Une flotte en pleine bascule
Au-delà de la hiérarchie, une réalité se dégage : cette 1000 Race marque, pour la quasi-totalité du plateau, une première en solitaire sur leur machine actuelle. Nouveaux bateaux, nouveaux projets ou passage du double au solo, tous avancent avec une part d’inconnu. « Pour tout le monde, c’est un galop d’essai », souligne Nico d’Estais (Café Joyeux), 2e de la Mini Transat 2019 nouveau venu sur le circuit IMOCA après un passage en Class40. « J’y vais sans pression, pour apprendre et accumuler de l’expérience. » Dans des conditions annoncées maniables, le timing est idéal : « Ça va permettre de rentrer progressivement dans le bon rythme. » Même logique chez Elodie Bonafous (Association Petits Princes – Quéguiner), révélation de la saison passée avec une victoire sur la Rolex Fastnet Race et une 2e place sur la Course des Caps en double et en équipage : « Je vois cette course comme un entraînement grandeur nature. L’objectif, c’est d’être propre, de bien gérer les manœuvres et de bien vivre à bord. » Avant d’insister : « Si je valide ma capacité à naviguer seule, ce sera déjà une étape clé. »
Des références… en phase d’appropriation
Même les profils les plus expérimentés sur le support abordent cette course avec humilité. Francesca Clapcich, vainqueure de The Ocean Race 2022-23 et 2e de la Transat Café L’Or, se lance pour la première fois en solitaire sur 11th Hour Racing, anciennement Malizia - Sea Explorer. Une transition majeure après un parcours riche en équipage. Même constat pour Violette Dorange (Initiatives Cœur) et Arnaud Boissières (April Marine – Recherche co-partenaires) : tous deux Vendée-Globistes, ils découvrent ici de nouvelles montures qu’ils doivent encore apprivoiser seuls. À ce niveau, l’expérience ne fait pas tout : il faut retrouver des automatismes, appréhender différemment la machine. Dans ce contexte, le format fait l’unanimité. « C’est idéal pour commencer : pas trop de bateaux, moins de pression, mais un vrai parcours », résume Corentin Horeau. Les longs bords annoncés devraient permettre de se concentrer sur l’essentiel. Un scénario qui pourrait rebattre les cartes, notamment pour Nico D’Estais. À la barre de Café Joyeux, un plan VPLP-Verdier de 2011, moins puissant que les IMOCA de dernière génération mais performant dans le petit temps, il y voit une vraie opportunité : « Si ça reste léger, le bateau peut être dans le coup. À moi de naviguer juste et de saisir les occasions. »
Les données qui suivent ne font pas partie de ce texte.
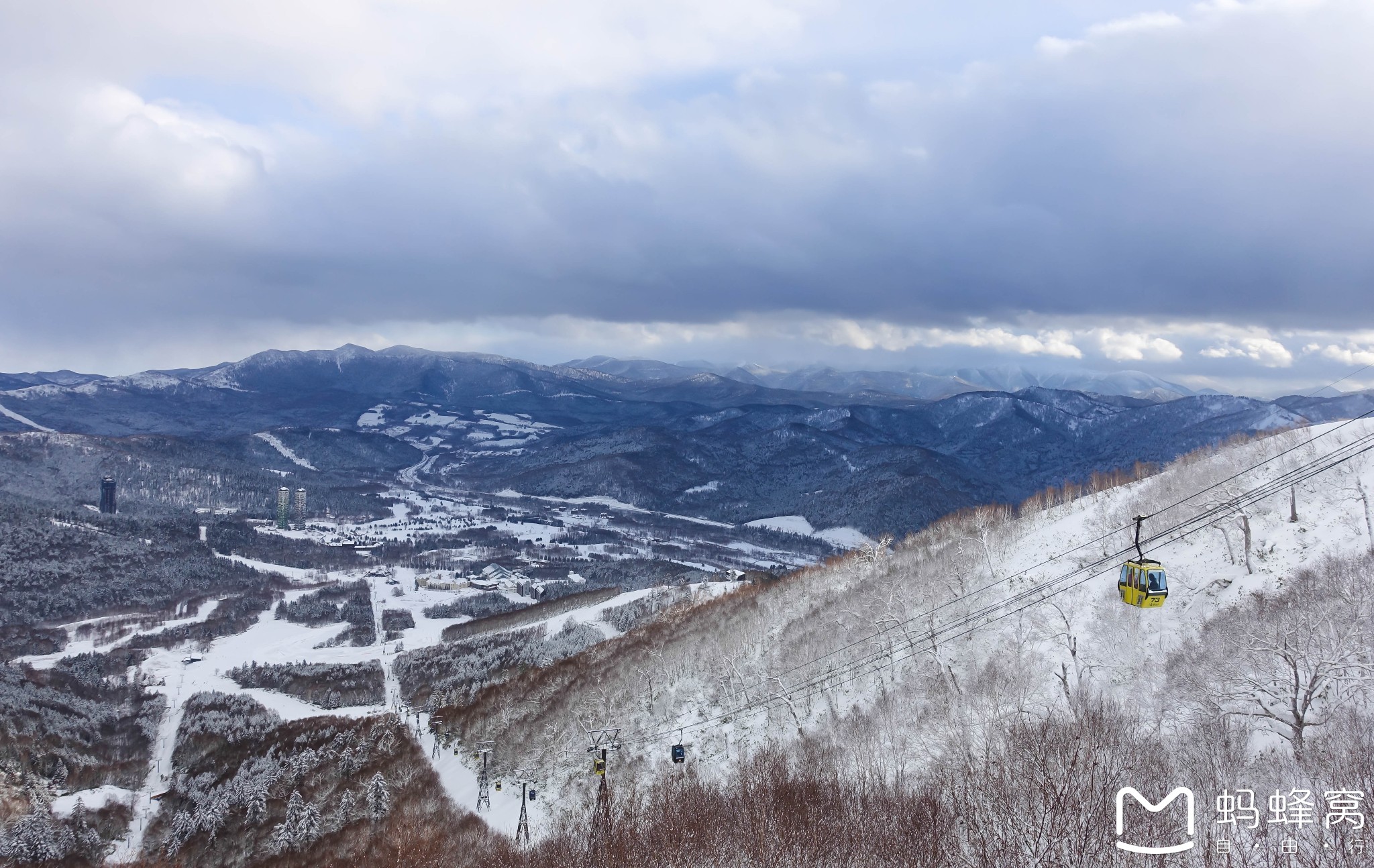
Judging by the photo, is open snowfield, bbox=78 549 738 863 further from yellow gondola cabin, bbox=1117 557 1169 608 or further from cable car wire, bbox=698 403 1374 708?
yellow gondola cabin, bbox=1117 557 1169 608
Une course à part, déjà décisive
Avec des montures aux philosophies différentes et des marins à des stades variés de leur projet, la hiérarchie reste ouverte. En solitaire, plus encore qu’ailleurs, les repères volent vite en éclats. « L’idée, c’est de se jauger, de comprendre ce qu’il reste à travailler », résume Elodie Bonafous. Une approche lucide, largement partagée sur le ponton. Compacte mais dense, cette 1000 Race coche toutes les cases d’une épreuve charnière. Un terrain d’expression brut, où les marins avancent sans filet, seuls face à leur bateau. Une première pierre dans la construction d’une saison longue… et, pour beaucoup, le véritable point de départ de leur histoire en solitaire.